When the max size of leaf node reaches more than 3, it should be split.

    def split(self, k, node):
        new_interior_node = Node(data={})
                
        for itemset in node.data:
            h = self.hash_func(itemset[k])
                    
            # builds a local hash table
            try:
                new_interior_node.data[h].append(itemset)
            except KeyError:
                new_interior_node.data[h] = [itemset]
                
            # adds node
            try:
                if h == 0:
                    new_interior_node.left.data.append(itemset)
                elif h == 1:
                    new_interior_node.middle.data.append(itemset)
                else:
                    new_interior_node.right.data.append(itemset)
            except AttributeError:
                if h == 0:
                    new_interior_node.left = Node(data=[itemset])
                elif h == 1:
                    new_interior_node.middle = Node(data=[itemset])
                else:
                    new_interior_node.right = Node(data=[itemset])
    
        return new_interior_node

The below function is to link the existing node with the added node.
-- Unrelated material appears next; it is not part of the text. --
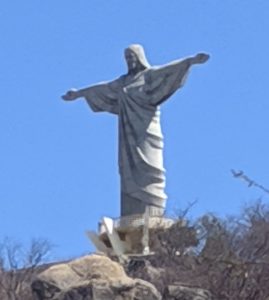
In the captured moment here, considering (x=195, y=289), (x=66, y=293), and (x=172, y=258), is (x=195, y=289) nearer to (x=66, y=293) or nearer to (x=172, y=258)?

This is defined for reuse for cases; Split required or not.

    def link(self, h, node, previous_node):
        if h == 0:
            previous_node.left = node
        elif h == 1:
            previous_node.middle = node
        else:
            previous_node.right = node

I use DFS to print the nested list. You can check all code here HashTree.py link Click!

3. Future Work

  • Make code simpler and concise.
  • Add a function to draw a hash tree.
  • Make it flexible; max leaf size 2 to n.